New England springs, notoriously fickle and reluctant to cede to the warmer season, like to give up slowly, even after the calendar has declared them done.
“Most years, you need to guess when summer comes,” said Cyral Miller of Roxbury, smoldering in near-record heat next to his slushy cart, Fat Slushy’s. “But not today.”
The first official day of summer arrived Wednesday with a blast, with temperatures soaring to 96 degrees in Boston, two degrees short of a record and a searing contrast to sweater weather just a few days before.
And it’s only going to get hotter.
The National Weather Service is predicting 99 degrees for Logan Airport Thursday, but inland temperatures could easily poke into triple digits, according to meteorologist Benjamin Sipprell in the Taunton office.
“It will be oppressive,” he said, adding that humidity could make it feel like 105, the threshold for an official heat warning.
Around the city Wednesday, as summer announced its presence in no uncertain turns, residents responded in kind, particularly at the 52 city parks that have some sort of water spray feature.
In Hyde Park, the Olsen Spray Deck, an elaborate miniature water park, was jammed with children squealing in the midday sun as parents lined the borders, crowded into the few shady areas.
“We came here looking for something refreshing,” said Gbenade Tossoukpe of West Roxbury, who had brought his three children to cool off. Just then, his 7-year-old son, Norbert, delivered that refreshment by dumping a bucket of water over his head, kicking off an epic water fight where Dad was the biggest kid of all.

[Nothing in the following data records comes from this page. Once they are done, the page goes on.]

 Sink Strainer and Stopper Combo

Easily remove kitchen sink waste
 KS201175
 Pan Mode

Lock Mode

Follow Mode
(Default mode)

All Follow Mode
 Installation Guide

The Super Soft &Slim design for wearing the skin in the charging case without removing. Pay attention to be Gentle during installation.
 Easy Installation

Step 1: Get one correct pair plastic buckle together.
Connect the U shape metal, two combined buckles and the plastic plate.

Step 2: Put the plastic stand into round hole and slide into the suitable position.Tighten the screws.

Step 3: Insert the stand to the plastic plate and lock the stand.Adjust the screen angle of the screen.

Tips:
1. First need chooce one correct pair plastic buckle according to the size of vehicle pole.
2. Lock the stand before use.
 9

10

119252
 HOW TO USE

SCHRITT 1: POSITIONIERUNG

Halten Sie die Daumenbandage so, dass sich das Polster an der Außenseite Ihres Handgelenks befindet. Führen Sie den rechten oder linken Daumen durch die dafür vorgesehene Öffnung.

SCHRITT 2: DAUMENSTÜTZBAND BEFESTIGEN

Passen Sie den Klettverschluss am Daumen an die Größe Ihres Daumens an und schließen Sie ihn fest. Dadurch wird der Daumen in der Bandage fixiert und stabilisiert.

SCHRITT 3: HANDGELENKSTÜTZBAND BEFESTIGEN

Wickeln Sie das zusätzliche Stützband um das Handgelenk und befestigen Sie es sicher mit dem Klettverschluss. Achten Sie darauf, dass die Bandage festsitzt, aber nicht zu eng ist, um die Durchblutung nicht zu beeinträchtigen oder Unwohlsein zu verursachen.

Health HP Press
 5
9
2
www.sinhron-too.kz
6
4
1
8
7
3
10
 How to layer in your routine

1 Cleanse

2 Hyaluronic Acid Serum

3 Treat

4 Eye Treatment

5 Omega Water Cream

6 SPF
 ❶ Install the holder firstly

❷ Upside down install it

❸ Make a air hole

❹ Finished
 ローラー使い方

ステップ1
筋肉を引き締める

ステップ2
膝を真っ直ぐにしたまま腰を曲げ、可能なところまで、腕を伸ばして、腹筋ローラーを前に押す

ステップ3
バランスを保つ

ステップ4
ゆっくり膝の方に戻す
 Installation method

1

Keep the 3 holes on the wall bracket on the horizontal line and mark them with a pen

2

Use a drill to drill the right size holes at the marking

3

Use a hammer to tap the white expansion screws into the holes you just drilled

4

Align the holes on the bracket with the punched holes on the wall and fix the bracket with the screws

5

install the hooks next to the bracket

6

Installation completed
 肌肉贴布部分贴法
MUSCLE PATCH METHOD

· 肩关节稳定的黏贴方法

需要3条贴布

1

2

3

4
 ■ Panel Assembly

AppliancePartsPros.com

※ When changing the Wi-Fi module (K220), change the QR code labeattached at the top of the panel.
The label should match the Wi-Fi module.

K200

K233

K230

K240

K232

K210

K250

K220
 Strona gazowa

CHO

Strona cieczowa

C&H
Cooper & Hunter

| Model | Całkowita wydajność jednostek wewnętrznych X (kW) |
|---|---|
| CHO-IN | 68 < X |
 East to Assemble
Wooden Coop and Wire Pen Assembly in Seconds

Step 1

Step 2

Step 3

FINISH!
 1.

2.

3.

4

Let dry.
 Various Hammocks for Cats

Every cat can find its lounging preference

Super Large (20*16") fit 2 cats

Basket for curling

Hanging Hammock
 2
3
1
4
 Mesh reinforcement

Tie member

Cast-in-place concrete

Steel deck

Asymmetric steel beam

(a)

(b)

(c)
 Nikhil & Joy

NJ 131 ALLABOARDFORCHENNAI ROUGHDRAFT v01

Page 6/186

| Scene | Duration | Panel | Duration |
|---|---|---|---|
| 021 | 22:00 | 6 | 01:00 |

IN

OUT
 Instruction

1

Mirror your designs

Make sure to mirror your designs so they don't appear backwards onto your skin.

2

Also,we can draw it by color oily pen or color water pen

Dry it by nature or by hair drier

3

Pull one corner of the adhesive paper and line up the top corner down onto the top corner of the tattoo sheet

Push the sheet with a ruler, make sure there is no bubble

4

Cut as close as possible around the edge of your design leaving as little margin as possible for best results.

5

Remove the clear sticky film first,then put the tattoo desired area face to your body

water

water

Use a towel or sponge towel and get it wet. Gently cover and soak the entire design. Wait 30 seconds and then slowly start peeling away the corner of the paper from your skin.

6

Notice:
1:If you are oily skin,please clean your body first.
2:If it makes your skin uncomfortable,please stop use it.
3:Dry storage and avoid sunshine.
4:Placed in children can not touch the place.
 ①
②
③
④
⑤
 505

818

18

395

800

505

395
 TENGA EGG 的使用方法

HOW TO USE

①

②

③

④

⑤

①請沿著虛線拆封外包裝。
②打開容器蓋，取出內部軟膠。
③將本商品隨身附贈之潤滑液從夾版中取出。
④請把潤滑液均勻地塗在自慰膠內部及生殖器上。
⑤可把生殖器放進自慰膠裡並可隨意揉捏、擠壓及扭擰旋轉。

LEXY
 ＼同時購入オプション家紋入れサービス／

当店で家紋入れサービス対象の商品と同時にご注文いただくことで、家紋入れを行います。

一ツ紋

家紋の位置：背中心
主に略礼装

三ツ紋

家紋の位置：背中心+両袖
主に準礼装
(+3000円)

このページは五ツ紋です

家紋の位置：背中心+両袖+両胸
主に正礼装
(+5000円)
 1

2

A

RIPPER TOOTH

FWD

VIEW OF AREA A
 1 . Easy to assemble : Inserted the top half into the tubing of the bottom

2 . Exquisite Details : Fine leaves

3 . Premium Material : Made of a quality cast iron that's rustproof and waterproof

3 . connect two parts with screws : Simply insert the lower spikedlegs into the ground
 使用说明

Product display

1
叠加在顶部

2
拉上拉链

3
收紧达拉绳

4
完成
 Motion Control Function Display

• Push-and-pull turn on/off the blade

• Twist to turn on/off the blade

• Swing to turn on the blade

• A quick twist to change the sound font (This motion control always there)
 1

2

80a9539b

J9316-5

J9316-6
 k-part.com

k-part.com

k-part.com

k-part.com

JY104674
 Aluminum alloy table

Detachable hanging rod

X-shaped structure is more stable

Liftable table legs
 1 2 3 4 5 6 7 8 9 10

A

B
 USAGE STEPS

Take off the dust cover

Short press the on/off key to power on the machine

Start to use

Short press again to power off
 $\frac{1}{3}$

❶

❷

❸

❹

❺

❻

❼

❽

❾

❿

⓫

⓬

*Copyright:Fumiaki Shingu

Kelly Morrissey of West Roxbury had grown up going to the attached pool, which, like many city pools, does not open until this weekend. Being back there with her two daughters, who took a break to eat snow cones that dripped down their arms, reminded her of the summers of her youth.
“It’s just exciting to be out of school, to have a relaxed pace,” she said. “And it always seems like summer happens like this; you wait for it, then it’s here in an instant.”
Health officials say the heat can become deadly, especially for the very young and very old.
“We do expect that the number of incidents will rise over these days with extreme heat,” said Jennifer Mehigan, spokeswoman for Boston Emergency Medical Services, which has added three extra ambulance crews in anticipation of heat-related illness.
Mehigan said the city is asking residents to check on elderly family members, elderly neighbors, and those with medical conditions, and is encouraging those without air conditioning to seek relief in a place that does, such as a library or community center.
“We realize that some people do have to work outside, and we would just ask them to do their best to stay hydrated, but also to take rests from the sun,” Mehigan said. “You need to pay attention to yourself, but also those around you. If someone is feeling dizzy or nauseous, that’s a sign to get them out of the sun and take a break.”
The heat means heat-induced speed restrictions on commuter trains, and riders on the Framingham/Worcester commuter rail line should expect at least 10-minute delays, CSX Corp. announced.
Some relief is expected Saturday and Sunday, when highs are expected in the low 80s. The air will still be sticky, but will not be nearly as bad as the week, the weather service reported.
Early next week may bring showers, and temperatures are expected to be in the 70s.
At Grove Hall in Roxbury on Wednesday, Eric Perez, 14, and his cousin, Ernesto Perez, 12, said they had a simple strategy to beat the heat: stay inside and play video games next to a fan.
“I stay up till like 3 o’clock in the morning playing video games,” Eric Perez said. “I don’t need to worry about ‘I got this essay due tomorrow’ or ‘I’ve got to read this chapter.’”
At the Neponset Park in Dorchester, Lisa Locken and Rose O’Neil of Quincy watched their children dash through the fountains there. Seeing them, both said, brought back feelings of their own childhood “of freedom and beach and ice cream,” Locken said.
But summers are long, and for parents that freedom has a way of becoming a strain over time.
“Ask me again in August,” Locken said. “I won’t be able to wait for them to go back to school.”